**EXERCISE AIM**
Find "TFG Fantasy Sports" in the material, then return exactly the line containing it and all lines after it to the end, leaving out pictures.

**DATA EXTRACT**
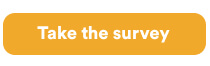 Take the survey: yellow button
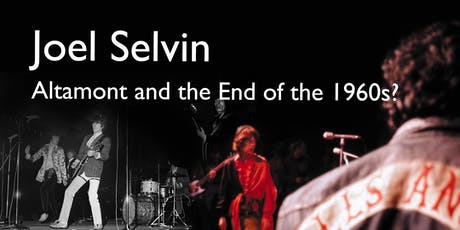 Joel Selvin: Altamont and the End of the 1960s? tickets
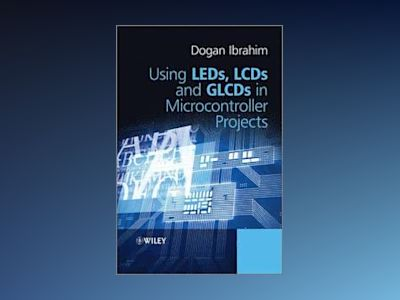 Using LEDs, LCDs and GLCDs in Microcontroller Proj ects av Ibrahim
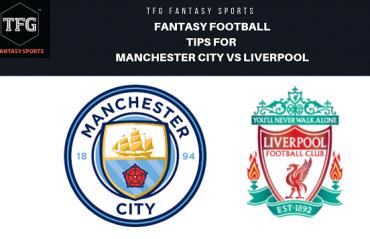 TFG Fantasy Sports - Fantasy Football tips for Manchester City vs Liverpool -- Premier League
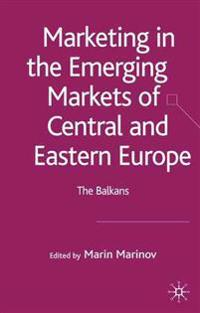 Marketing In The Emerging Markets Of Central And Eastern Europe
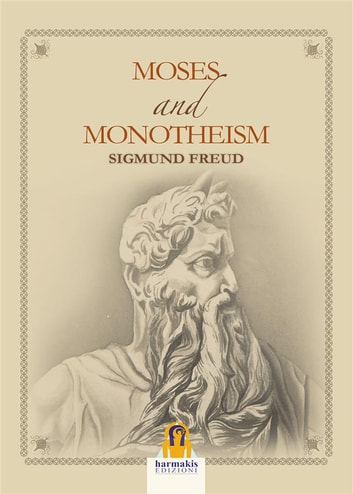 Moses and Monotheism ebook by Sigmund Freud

**YOUR RESPONSE**
 TFG Fantasy Sports - Fantasy Football tips for Manchester City vs Liverpool -- Premier League
 Marketing In The Emerging Markets Of Central And Eastern Europe
 Moses and Monotheism ebook by Sigmund Freud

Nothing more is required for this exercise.